The cooperation was mostly a disaster. Neither of us knew how to write such an analysis, and there was the time difference. She called me around noon in New York — that is, midnight in China. Things went awry when the boss asked us to give him a weekly update — preferably on weekends. I agreed. She didn’t. “It’s not recommended to work on weekends,” she told me.

It dawned on me for the first time how ridiculous I had been, working late and on weekends, deeming it a norm because everyone in the China team did. I was constantly stressed, couldn’t eat properly, and often stared at the computer screen for hours, wondering why I needed to work. And I was just an intern!

Why were things this way? I managed to come up with several explanations. For one, the downward pressure on China’s economy is still striking, hence the gloomy prospects for job opportunities. According to Zhilian, the country’s online recruitment portal, as of mid-April, when most recruiting wrapped up, only 46.7% of graduates seeking jobs secured an offer, compared to 62.8% in the same period of 2021. About 15.4% signed a contract, down 2.9 percentage points from last year.

The declining job market is also amplified on the internet, as opinion leaders have fixated on the “15.4%” as if it was the employment rate. “Out of school means out of work” has become a catchphrase.

There is also the education system in China, which trains us to be workaholics. A gauntlet of grueling tests since childhood — gaokao, yes, but also our high school and middle school entrance exams, not to mention our version of the GRE and a slew of prep tests — have made us accustomed to elimination through competition. The standards are straightforward. Since you are not smart enough, work longer. As one idiom goes, “A slow sparrow should make an early start.” After you work long enough, work more. “Those who are better than you work harder. How can you not?”

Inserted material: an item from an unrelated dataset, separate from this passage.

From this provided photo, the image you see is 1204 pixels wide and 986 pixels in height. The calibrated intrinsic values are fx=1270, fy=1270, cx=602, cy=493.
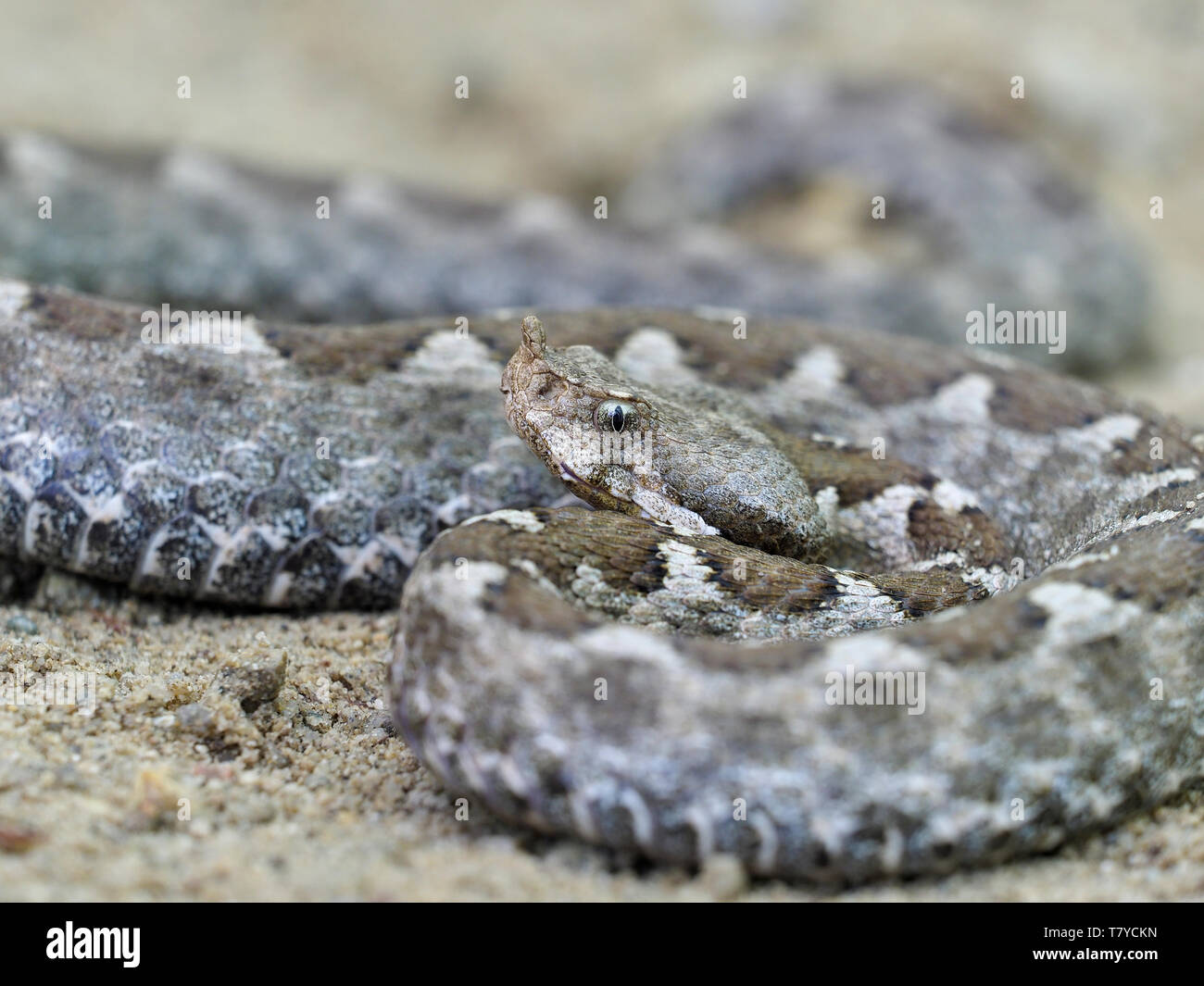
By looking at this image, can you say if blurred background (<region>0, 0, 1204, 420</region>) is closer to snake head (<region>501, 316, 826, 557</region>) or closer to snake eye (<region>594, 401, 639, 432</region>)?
snake head (<region>501, 316, 826, 557</region>)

Then there are the fresh memories of the suffering of past generations. For me, it was about my grandparents eating leaves and branches during the Great Famine, and my parents undergoing mass layoffs when state enterprises went private as China moved from a planned economy to a market economy.

Around mid-May, with these revelations fresh in my mind, I made the decision that I would update the boss myself. I wrote him, “People overseas might find it hard to work on weekends. Could the three of us discuss it next week? But if it’s inconvenient, I can give you an update this weekend.”

My boss was furious. He sent us both a message: you can quit the assignment if you think I push you too hard.

I apologized. My colleague called the boss and then apologized to me, saying she’d quit the analysis. Turned out one could quit?

Scholars have examined workaholism across various countries and found that employees in China grade higher in workaholism than those in Western European countries, but are less work-engaged, as few enjoy the work.

True. The sight of the analysis upset me, but I carried on, doubts mounting. A senior colleague told me our situation could be explained by the famous Stanley Milgram experiment on obedience to authorities. Only those who obey the boss and handle excessive pressure are praised, and therefore remain in the workplace. Soon a new intern came to tell me eagerly that the boss praised her because she was still working at 11 p.m.

In my research of brands going overseas, I thought about the localization of language, products, channels, etc., but not much about work ethics, until TikTok’s Chinese owners touted its aggressive corporate ethos to a country that championed a four-day week. As early as 2018, venture capitalist Mike Moritz wrote, “Silicon Valley would be wise to follow China’s lead.”

But what TikTok got was a staff exodus, and Moritz received not a few counterarguments on Quora. I wonder, since more Chinese brands are looking to expand overseas, and “culture clashes” will continue, wouldn’t it be wise for Chinese internet giants to learn more about work habits abroad, and adjust accordingly?

After being torn for a month, I resigned from my firm. A week later, my former New York colleague left as well.